Book Review: How to Train Your Dragon
The first thing parents should know about Cressida Cowell’s “How To Train Your Dragon” books are that they bear almost no resemblance to the immensely popular “How To Train Your Dragon” movies. Although the main characters are Hiccup Horrendous Haddock III and his dragon Toothless, the similarities between the books and movies end there. In the book, Hiccup, heir to the Hairy Hooligan Viking tribe, is a hapless Viking. He is below average in all his Viking classes, and a perpetual disappointment to his father, Chief of the Hairy Hooligans, Stoick the Vast. So when Hiccup captures a small and incredibly stubborn common garden dragon (Toothless) to train as his very own hunting dragon, he is made once again the butt of his peer’s taunts. Hiccup, however, soon realizes that he is able to speak Dragonese, a rare gift, and is able to win his small dragon’s loyalty. But will that win the respect of his fellow Vikings?
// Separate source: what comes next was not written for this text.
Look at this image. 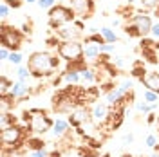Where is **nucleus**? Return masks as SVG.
Instances as JSON below:
<instances>
[{"label": "nucleus", "instance_id": "obj_3", "mask_svg": "<svg viewBox=\"0 0 159 157\" xmlns=\"http://www.w3.org/2000/svg\"><path fill=\"white\" fill-rule=\"evenodd\" d=\"M58 58H61L67 63H80V61H85L83 56V43L80 40H63L60 42L58 49H56Z\"/></svg>", "mask_w": 159, "mask_h": 157}, {"label": "nucleus", "instance_id": "obj_10", "mask_svg": "<svg viewBox=\"0 0 159 157\" xmlns=\"http://www.w3.org/2000/svg\"><path fill=\"white\" fill-rule=\"evenodd\" d=\"M110 114V105L109 103H103V101H96L92 103V108H90V119L92 123H96L98 127H103L109 119Z\"/></svg>", "mask_w": 159, "mask_h": 157}, {"label": "nucleus", "instance_id": "obj_7", "mask_svg": "<svg viewBox=\"0 0 159 157\" xmlns=\"http://www.w3.org/2000/svg\"><path fill=\"white\" fill-rule=\"evenodd\" d=\"M24 141V128L20 125H9L0 130V143L4 148H15Z\"/></svg>", "mask_w": 159, "mask_h": 157}, {"label": "nucleus", "instance_id": "obj_8", "mask_svg": "<svg viewBox=\"0 0 159 157\" xmlns=\"http://www.w3.org/2000/svg\"><path fill=\"white\" fill-rule=\"evenodd\" d=\"M129 92H132V79H125L123 83H119V85H116V87H112L110 90H107L105 101L109 103L110 107H112V105H118Z\"/></svg>", "mask_w": 159, "mask_h": 157}, {"label": "nucleus", "instance_id": "obj_35", "mask_svg": "<svg viewBox=\"0 0 159 157\" xmlns=\"http://www.w3.org/2000/svg\"><path fill=\"white\" fill-rule=\"evenodd\" d=\"M150 34H152V38L156 40V42H159V24H154V25H152Z\"/></svg>", "mask_w": 159, "mask_h": 157}, {"label": "nucleus", "instance_id": "obj_13", "mask_svg": "<svg viewBox=\"0 0 159 157\" xmlns=\"http://www.w3.org/2000/svg\"><path fill=\"white\" fill-rule=\"evenodd\" d=\"M139 81L145 85V88L154 90V92L159 94V72L157 70H147V74L139 79Z\"/></svg>", "mask_w": 159, "mask_h": 157}, {"label": "nucleus", "instance_id": "obj_6", "mask_svg": "<svg viewBox=\"0 0 159 157\" xmlns=\"http://www.w3.org/2000/svg\"><path fill=\"white\" fill-rule=\"evenodd\" d=\"M0 43L2 47H7L11 51H20L22 43H24V33L18 31L13 25L7 24H2V29H0Z\"/></svg>", "mask_w": 159, "mask_h": 157}, {"label": "nucleus", "instance_id": "obj_39", "mask_svg": "<svg viewBox=\"0 0 159 157\" xmlns=\"http://www.w3.org/2000/svg\"><path fill=\"white\" fill-rule=\"evenodd\" d=\"M134 2H136V0H127V4H129V6H130V4H134Z\"/></svg>", "mask_w": 159, "mask_h": 157}, {"label": "nucleus", "instance_id": "obj_22", "mask_svg": "<svg viewBox=\"0 0 159 157\" xmlns=\"http://www.w3.org/2000/svg\"><path fill=\"white\" fill-rule=\"evenodd\" d=\"M136 108H138L141 114H150L152 110H156V108H157V105H150V103H147V101L143 99V101L136 103Z\"/></svg>", "mask_w": 159, "mask_h": 157}, {"label": "nucleus", "instance_id": "obj_9", "mask_svg": "<svg viewBox=\"0 0 159 157\" xmlns=\"http://www.w3.org/2000/svg\"><path fill=\"white\" fill-rule=\"evenodd\" d=\"M83 24L74 20V22H69L65 25H61L60 29H56V36H58L61 42L63 40H80L81 34H83Z\"/></svg>", "mask_w": 159, "mask_h": 157}, {"label": "nucleus", "instance_id": "obj_1", "mask_svg": "<svg viewBox=\"0 0 159 157\" xmlns=\"http://www.w3.org/2000/svg\"><path fill=\"white\" fill-rule=\"evenodd\" d=\"M60 60L56 56H52L47 51H36L33 52L27 60V67H29L31 74L34 78H47L52 76L54 70L58 69Z\"/></svg>", "mask_w": 159, "mask_h": 157}, {"label": "nucleus", "instance_id": "obj_24", "mask_svg": "<svg viewBox=\"0 0 159 157\" xmlns=\"http://www.w3.org/2000/svg\"><path fill=\"white\" fill-rule=\"evenodd\" d=\"M31 76H33V74H31L29 67H18V69H16V79H20V81H27Z\"/></svg>", "mask_w": 159, "mask_h": 157}, {"label": "nucleus", "instance_id": "obj_23", "mask_svg": "<svg viewBox=\"0 0 159 157\" xmlns=\"http://www.w3.org/2000/svg\"><path fill=\"white\" fill-rule=\"evenodd\" d=\"M25 146L29 148V150H42V148L45 146V143L42 141V139H25Z\"/></svg>", "mask_w": 159, "mask_h": 157}, {"label": "nucleus", "instance_id": "obj_31", "mask_svg": "<svg viewBox=\"0 0 159 157\" xmlns=\"http://www.w3.org/2000/svg\"><path fill=\"white\" fill-rule=\"evenodd\" d=\"M139 2H141V6L147 7V9H156L159 6V0H139Z\"/></svg>", "mask_w": 159, "mask_h": 157}, {"label": "nucleus", "instance_id": "obj_18", "mask_svg": "<svg viewBox=\"0 0 159 157\" xmlns=\"http://www.w3.org/2000/svg\"><path fill=\"white\" fill-rule=\"evenodd\" d=\"M80 74H81V83L92 85V83H96V81H98V74H96V70H94V69H89L87 65L80 70Z\"/></svg>", "mask_w": 159, "mask_h": 157}, {"label": "nucleus", "instance_id": "obj_11", "mask_svg": "<svg viewBox=\"0 0 159 157\" xmlns=\"http://www.w3.org/2000/svg\"><path fill=\"white\" fill-rule=\"evenodd\" d=\"M70 9L78 18H89L94 13V0H69Z\"/></svg>", "mask_w": 159, "mask_h": 157}, {"label": "nucleus", "instance_id": "obj_30", "mask_svg": "<svg viewBox=\"0 0 159 157\" xmlns=\"http://www.w3.org/2000/svg\"><path fill=\"white\" fill-rule=\"evenodd\" d=\"M87 42H92V43H99V45H101V43H105V38H103V36H101V33H96V34H90V36H87Z\"/></svg>", "mask_w": 159, "mask_h": 157}, {"label": "nucleus", "instance_id": "obj_16", "mask_svg": "<svg viewBox=\"0 0 159 157\" xmlns=\"http://www.w3.org/2000/svg\"><path fill=\"white\" fill-rule=\"evenodd\" d=\"M69 125H70V123L67 121V119H61V118L54 119V125H52V128H51L52 137H56V139L63 137V136L69 132Z\"/></svg>", "mask_w": 159, "mask_h": 157}, {"label": "nucleus", "instance_id": "obj_14", "mask_svg": "<svg viewBox=\"0 0 159 157\" xmlns=\"http://www.w3.org/2000/svg\"><path fill=\"white\" fill-rule=\"evenodd\" d=\"M83 56H85V60H89V61L98 60L99 56H101V45L85 40V42H83Z\"/></svg>", "mask_w": 159, "mask_h": 157}, {"label": "nucleus", "instance_id": "obj_19", "mask_svg": "<svg viewBox=\"0 0 159 157\" xmlns=\"http://www.w3.org/2000/svg\"><path fill=\"white\" fill-rule=\"evenodd\" d=\"M99 33H101V36L105 38L107 43H114V42H118V34L112 31V27L109 25H103V27H99Z\"/></svg>", "mask_w": 159, "mask_h": 157}, {"label": "nucleus", "instance_id": "obj_36", "mask_svg": "<svg viewBox=\"0 0 159 157\" xmlns=\"http://www.w3.org/2000/svg\"><path fill=\"white\" fill-rule=\"evenodd\" d=\"M123 143H125V145L134 143V134H125V136H123Z\"/></svg>", "mask_w": 159, "mask_h": 157}, {"label": "nucleus", "instance_id": "obj_12", "mask_svg": "<svg viewBox=\"0 0 159 157\" xmlns=\"http://www.w3.org/2000/svg\"><path fill=\"white\" fill-rule=\"evenodd\" d=\"M87 121H90V110L87 107H83V105L76 107L69 116V123L74 128H81Z\"/></svg>", "mask_w": 159, "mask_h": 157}, {"label": "nucleus", "instance_id": "obj_43", "mask_svg": "<svg viewBox=\"0 0 159 157\" xmlns=\"http://www.w3.org/2000/svg\"><path fill=\"white\" fill-rule=\"evenodd\" d=\"M157 125H159V118H157Z\"/></svg>", "mask_w": 159, "mask_h": 157}, {"label": "nucleus", "instance_id": "obj_5", "mask_svg": "<svg viewBox=\"0 0 159 157\" xmlns=\"http://www.w3.org/2000/svg\"><path fill=\"white\" fill-rule=\"evenodd\" d=\"M74 11L70 9V6H61V4H56L54 7H51L49 13H47V22H49L51 29H60L61 25L69 24V22H74Z\"/></svg>", "mask_w": 159, "mask_h": 157}, {"label": "nucleus", "instance_id": "obj_21", "mask_svg": "<svg viewBox=\"0 0 159 157\" xmlns=\"http://www.w3.org/2000/svg\"><path fill=\"white\" fill-rule=\"evenodd\" d=\"M143 99L147 101V103H150V105H157L159 103V94L157 92H154V90H145V94H143Z\"/></svg>", "mask_w": 159, "mask_h": 157}, {"label": "nucleus", "instance_id": "obj_4", "mask_svg": "<svg viewBox=\"0 0 159 157\" xmlns=\"http://www.w3.org/2000/svg\"><path fill=\"white\" fill-rule=\"evenodd\" d=\"M152 25H154V22L148 15L136 13L132 18H129V24L125 25V33L129 36H134V38H143V36L150 34Z\"/></svg>", "mask_w": 159, "mask_h": 157}, {"label": "nucleus", "instance_id": "obj_28", "mask_svg": "<svg viewBox=\"0 0 159 157\" xmlns=\"http://www.w3.org/2000/svg\"><path fill=\"white\" fill-rule=\"evenodd\" d=\"M145 145H147L148 148H156L159 145V137L157 136H154V134H148L147 139H145Z\"/></svg>", "mask_w": 159, "mask_h": 157}, {"label": "nucleus", "instance_id": "obj_15", "mask_svg": "<svg viewBox=\"0 0 159 157\" xmlns=\"http://www.w3.org/2000/svg\"><path fill=\"white\" fill-rule=\"evenodd\" d=\"M9 94L15 99H24L25 96H29V85H27V81H20V79H16V81L13 83V87H11Z\"/></svg>", "mask_w": 159, "mask_h": 157}, {"label": "nucleus", "instance_id": "obj_29", "mask_svg": "<svg viewBox=\"0 0 159 157\" xmlns=\"http://www.w3.org/2000/svg\"><path fill=\"white\" fill-rule=\"evenodd\" d=\"M36 4H38L40 9H51V7L56 6V0H38Z\"/></svg>", "mask_w": 159, "mask_h": 157}, {"label": "nucleus", "instance_id": "obj_25", "mask_svg": "<svg viewBox=\"0 0 159 157\" xmlns=\"http://www.w3.org/2000/svg\"><path fill=\"white\" fill-rule=\"evenodd\" d=\"M22 60H24V56H22V52H20V51H11L9 60H7V61H9L11 65H16V67H20Z\"/></svg>", "mask_w": 159, "mask_h": 157}, {"label": "nucleus", "instance_id": "obj_26", "mask_svg": "<svg viewBox=\"0 0 159 157\" xmlns=\"http://www.w3.org/2000/svg\"><path fill=\"white\" fill-rule=\"evenodd\" d=\"M130 74H132L134 78H139V79H141L145 74H147V70H145V67H143L141 63H136V65L132 67V72H130Z\"/></svg>", "mask_w": 159, "mask_h": 157}, {"label": "nucleus", "instance_id": "obj_42", "mask_svg": "<svg viewBox=\"0 0 159 157\" xmlns=\"http://www.w3.org/2000/svg\"><path fill=\"white\" fill-rule=\"evenodd\" d=\"M123 157H132V155H127V154H125V155H123Z\"/></svg>", "mask_w": 159, "mask_h": 157}, {"label": "nucleus", "instance_id": "obj_33", "mask_svg": "<svg viewBox=\"0 0 159 157\" xmlns=\"http://www.w3.org/2000/svg\"><path fill=\"white\" fill-rule=\"evenodd\" d=\"M29 157H47V152H45V148H42V150H31Z\"/></svg>", "mask_w": 159, "mask_h": 157}, {"label": "nucleus", "instance_id": "obj_38", "mask_svg": "<svg viewBox=\"0 0 159 157\" xmlns=\"http://www.w3.org/2000/svg\"><path fill=\"white\" fill-rule=\"evenodd\" d=\"M24 2H27V4H34V2H38V0H24Z\"/></svg>", "mask_w": 159, "mask_h": 157}, {"label": "nucleus", "instance_id": "obj_17", "mask_svg": "<svg viewBox=\"0 0 159 157\" xmlns=\"http://www.w3.org/2000/svg\"><path fill=\"white\" fill-rule=\"evenodd\" d=\"M61 79L67 85H80L81 83V74L78 69H67L65 72H61Z\"/></svg>", "mask_w": 159, "mask_h": 157}, {"label": "nucleus", "instance_id": "obj_2", "mask_svg": "<svg viewBox=\"0 0 159 157\" xmlns=\"http://www.w3.org/2000/svg\"><path fill=\"white\" fill-rule=\"evenodd\" d=\"M22 123L24 125H27L33 134H45V132H49L52 125H54V121L43 112V110H40V108H31L27 112H24V119H22Z\"/></svg>", "mask_w": 159, "mask_h": 157}, {"label": "nucleus", "instance_id": "obj_20", "mask_svg": "<svg viewBox=\"0 0 159 157\" xmlns=\"http://www.w3.org/2000/svg\"><path fill=\"white\" fill-rule=\"evenodd\" d=\"M13 83L15 81H11L6 74H2V78H0V96H7L11 87H13Z\"/></svg>", "mask_w": 159, "mask_h": 157}, {"label": "nucleus", "instance_id": "obj_32", "mask_svg": "<svg viewBox=\"0 0 159 157\" xmlns=\"http://www.w3.org/2000/svg\"><path fill=\"white\" fill-rule=\"evenodd\" d=\"M110 52H114V43H101V54H110Z\"/></svg>", "mask_w": 159, "mask_h": 157}, {"label": "nucleus", "instance_id": "obj_34", "mask_svg": "<svg viewBox=\"0 0 159 157\" xmlns=\"http://www.w3.org/2000/svg\"><path fill=\"white\" fill-rule=\"evenodd\" d=\"M9 54H11V49H7V47H2V49H0V60H2V61L9 60Z\"/></svg>", "mask_w": 159, "mask_h": 157}, {"label": "nucleus", "instance_id": "obj_37", "mask_svg": "<svg viewBox=\"0 0 159 157\" xmlns=\"http://www.w3.org/2000/svg\"><path fill=\"white\" fill-rule=\"evenodd\" d=\"M147 121H148V123H154V121H156V118L152 116V112H150V116H148V118H147Z\"/></svg>", "mask_w": 159, "mask_h": 157}, {"label": "nucleus", "instance_id": "obj_27", "mask_svg": "<svg viewBox=\"0 0 159 157\" xmlns=\"http://www.w3.org/2000/svg\"><path fill=\"white\" fill-rule=\"evenodd\" d=\"M11 9H13V7H11V6L7 4V2H0V18H2V20H6L7 16H9Z\"/></svg>", "mask_w": 159, "mask_h": 157}, {"label": "nucleus", "instance_id": "obj_40", "mask_svg": "<svg viewBox=\"0 0 159 157\" xmlns=\"http://www.w3.org/2000/svg\"><path fill=\"white\" fill-rule=\"evenodd\" d=\"M152 157H159V154H154V155H152Z\"/></svg>", "mask_w": 159, "mask_h": 157}, {"label": "nucleus", "instance_id": "obj_41", "mask_svg": "<svg viewBox=\"0 0 159 157\" xmlns=\"http://www.w3.org/2000/svg\"><path fill=\"white\" fill-rule=\"evenodd\" d=\"M156 11H157V15H159V6H157V7H156Z\"/></svg>", "mask_w": 159, "mask_h": 157}]
</instances>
The story is narrated by Hiccup in his old age, as he is reminiscing on his many exploits as a Viking hero and Chief. While certainly there are many instances of less-than-ideal pirate behavior (spitting, teasing and fighting), there are also many good discussion opportunities in this book. Hiccup gains Toothless’s trust and loyalty by talking to him rather than the accepted Viking method of ‘Yelling Loudly!’ This is a great chance to discuss with kids different communication styles. And Hiccup perseveres through the taunts of his peers and his poor academic performance to become a great Viking Hero and Chief, illustrating how persistence pays off.
The characters are uniquely written and entirely relatable, the plot is fast-paced and the jokes abound. Currently there are twelve published books in the How To Train Your Dragon series. The books build on each other so are best read in order, and the plots do become successively more intricate and slightly scarier. However, if your youngster persists to the ninth or tenth book, they will be sufficiently hooked to the series to be able to weather the twists. The final book in the series has yet to be published.
This would be a great book to read aloud to 6 year olds and older (younger children would still enjoy it, however, they may require more explanations) or for an 8 year olds or older to read alone. This would be about 2 to 2 ½ weeks of bedtime reading as the chapters are short, although certainly you could finish it aloud in a shorter amount of time, especially if you give into the pleas of “just a bit more Mama!”